The journalist and author Christopher Hitchens observes that "the central paradox of the classic Bond stories is that, although superficially devoted to the Anglo-American war against communism, they are full of contempt and resentment for America and Americans"; Benson sees that Diamonds Are Forever contains examples of Fleming's feelings of superiority towards American culture, including his description of the sleaziness of Las Vegas. Amis, in his exploration of Bond in The James Bond Dossier , pointed out that Leiter is
... such a nonentity as a piece of characterization ... he, the American, takes orders from Bond, the Britisher, and that Bond is constantly doing better than he, showing himself, not braver or more devoted, but smarter, wittier, tougher, more resourceful, the incarnation of little old England.

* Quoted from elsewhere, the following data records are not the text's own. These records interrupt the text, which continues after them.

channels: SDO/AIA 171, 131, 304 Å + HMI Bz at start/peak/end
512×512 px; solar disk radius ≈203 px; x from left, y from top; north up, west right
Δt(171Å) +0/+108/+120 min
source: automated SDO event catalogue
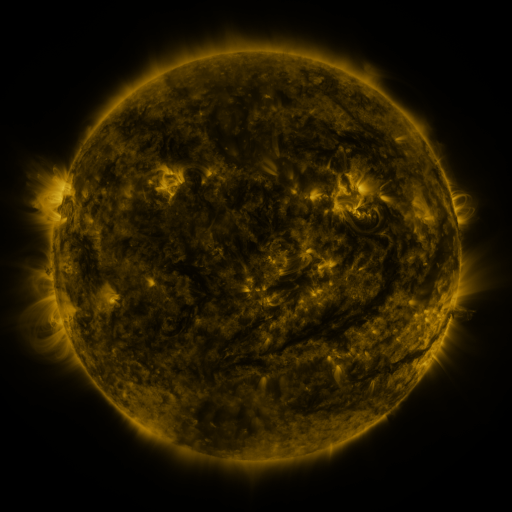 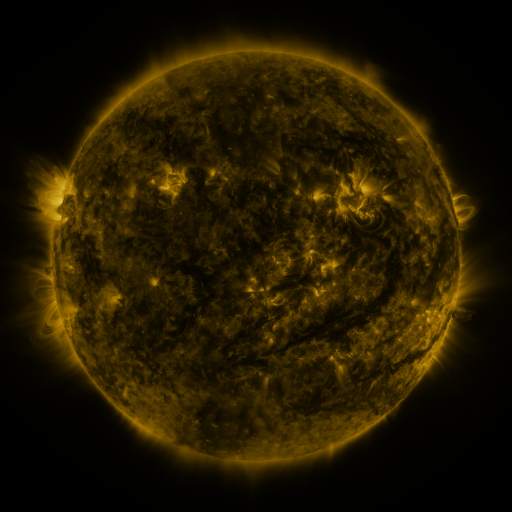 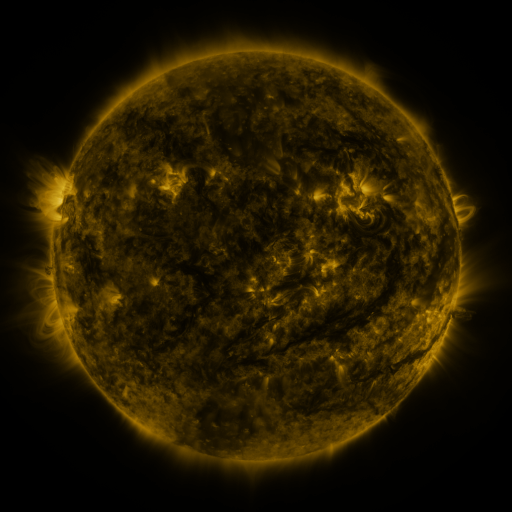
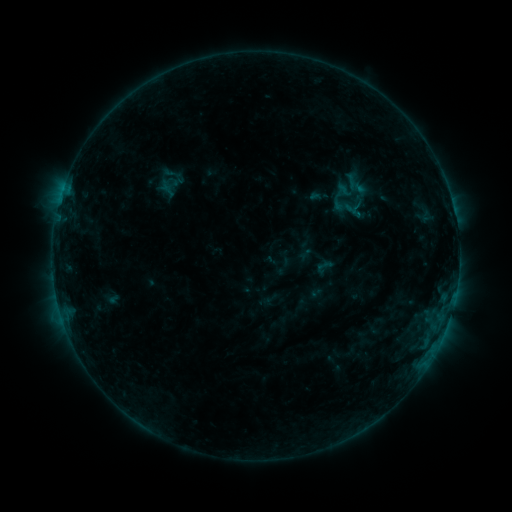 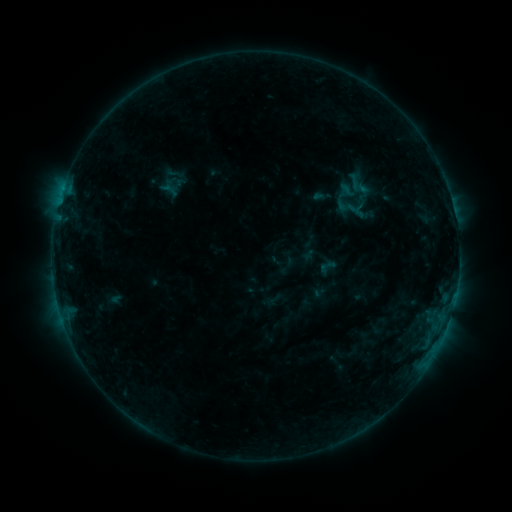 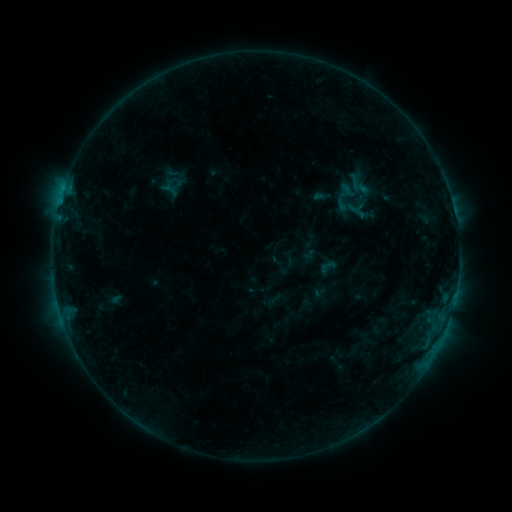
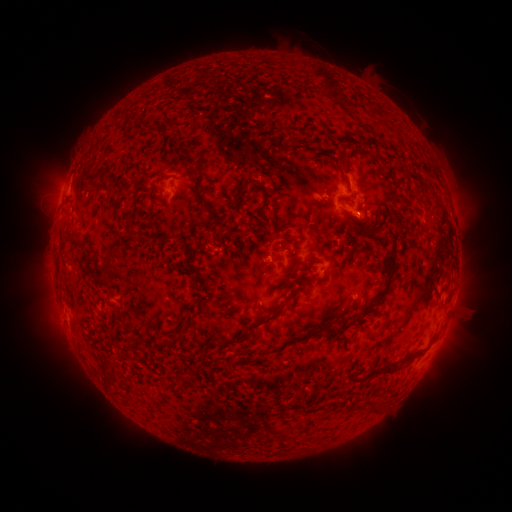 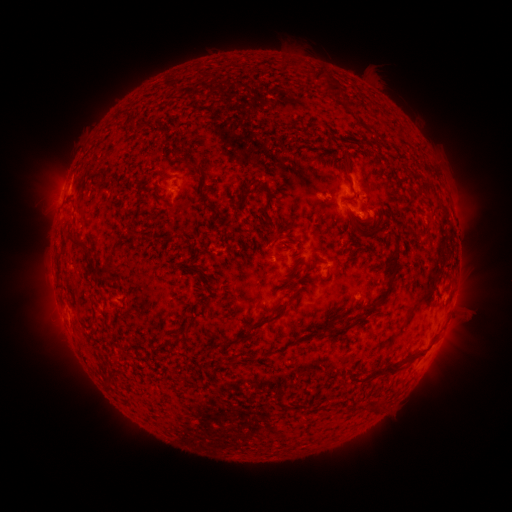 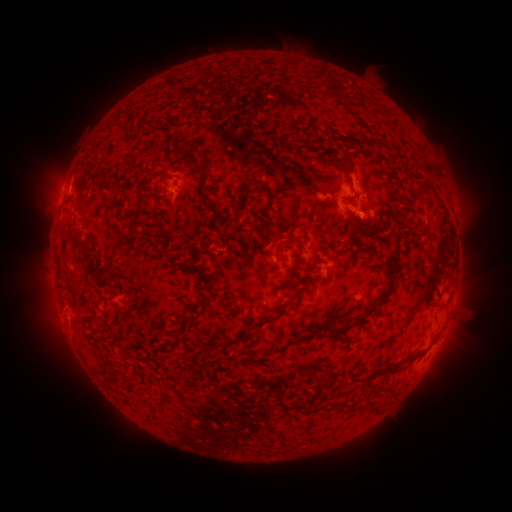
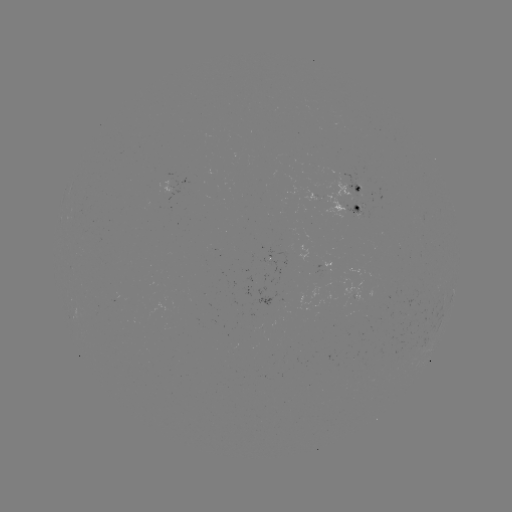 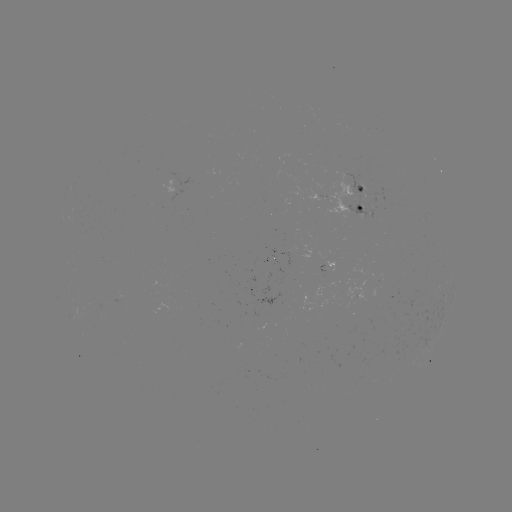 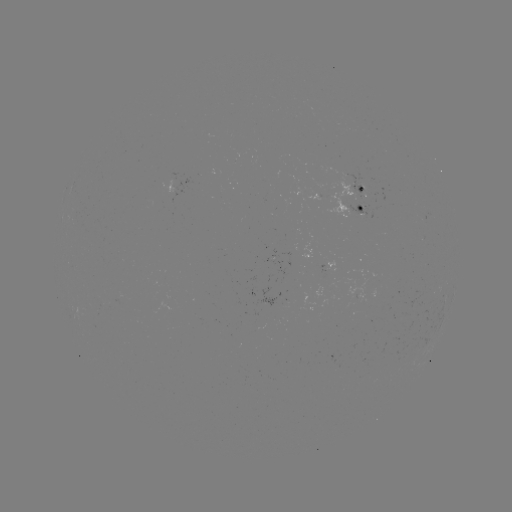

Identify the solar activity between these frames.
emerging-flux region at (356, 294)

The cultural historian Jeremy Black points to the theme of international travel in Diamonds Are Forever , which was still a novelty to most people in Britain at the time. This travel between a number of a locations exacerbates one of the problems identified by Black: that there was no centre to the story. In contrast to the other novels in the Bond canon, where Casino Royale had Royale, From Russia, with Love had Istanbul and Dr. No had Jamaica, Diamonds Are Forever had multiple locations and two villains and there was "no megalomaniac fervour, no weird self-obsession, at the dark centre of the plot".
According to Fleming's biographer, Andrew Lycett, after the novel was completed, Fleming added four extra chapters "almost as an afterthought", detailing the events on the Queen Elizabeth . This introduced the question of marriage, and allowed Fleming to discuss matrimony through his characters, with Bond telling Case "Most marriages don't add two people together. They subtract one from the other." Lycett opines that the addition was because of the state of Fleming's own marriage which was going through a bad time.